··· Material shown

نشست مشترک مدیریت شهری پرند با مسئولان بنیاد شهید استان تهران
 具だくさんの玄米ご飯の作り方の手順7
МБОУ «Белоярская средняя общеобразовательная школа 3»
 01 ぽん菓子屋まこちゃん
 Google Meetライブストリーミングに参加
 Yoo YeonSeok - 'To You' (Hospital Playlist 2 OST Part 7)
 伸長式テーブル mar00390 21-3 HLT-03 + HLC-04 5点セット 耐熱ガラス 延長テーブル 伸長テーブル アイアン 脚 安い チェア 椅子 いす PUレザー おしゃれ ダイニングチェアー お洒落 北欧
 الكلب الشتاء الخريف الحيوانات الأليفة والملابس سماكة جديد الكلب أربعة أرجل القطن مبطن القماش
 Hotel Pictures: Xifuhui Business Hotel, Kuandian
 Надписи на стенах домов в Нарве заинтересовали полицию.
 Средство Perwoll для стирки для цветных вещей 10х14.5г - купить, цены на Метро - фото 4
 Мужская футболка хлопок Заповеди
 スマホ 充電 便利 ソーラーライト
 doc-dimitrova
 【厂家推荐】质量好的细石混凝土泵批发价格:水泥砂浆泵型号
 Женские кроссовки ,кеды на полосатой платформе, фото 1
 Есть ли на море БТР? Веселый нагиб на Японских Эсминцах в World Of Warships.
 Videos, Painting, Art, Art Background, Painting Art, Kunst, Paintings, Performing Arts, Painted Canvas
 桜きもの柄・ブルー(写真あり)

······

Copy out the lines above with "фото" in them.

[Solution for this task]
 Средство Perwoll для стирки для цветных вещей 10х14.5г - купить, цены на Метро - фото 4
 Женские кроссовки ,кеды на полосатой платформе, фото 1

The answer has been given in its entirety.